In the event of a divorce, there is a distribution of property of the marriage. Assets are usually distributed according to the laws of the state in which you are filing for divorce. Several factors determine the rights of each spouse in a marital home.
Houses Owned Before the Marriage.
Houses owned before the marriage are generally given to the spouse that owned the home before the marriage, especially if that spouse has already paid off the home. If you have transferred half of the house title to your spouse, you may want to obtain the advice of a divorce attorney.
Homes Bought During the Marriage.
A home purchased during the marriage becomes property of the marital estate, meaning it belongs partially to both spouses. If a divorce happens, both spouses have an equal claim to the marital home, so this is usually decided by a judge. If children are involved and one spouse is awarded custody, the judge may order that the spouse with custody be allowed to live in the marital home with the children.
Houses with Joint Title.
If both spouses have purchased a home and made money contributions to the home's mortgage and maintenance, both spouses have an equal claim. Usually, if the house is jointly owned, one spouse is required to buy out the share of the other spouse. This is determined by a judge in divorce court.

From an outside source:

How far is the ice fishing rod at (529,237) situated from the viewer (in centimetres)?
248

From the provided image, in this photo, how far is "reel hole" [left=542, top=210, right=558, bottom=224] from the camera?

Houses in One Spouse's Name.
If only one spouse has purchased a home in her name alone and made all payments on the home, that spouse will likely be given the marital home unless that home is the domicile of any minor children and the other spouse has been awarded custody.
Generally, any inheritance belongs to the spouse it was left to unless that spouse has "commingled" his inheritance with the marital estate. Once inherited property has been commingled, it is hard to get it back in the case of a divorce.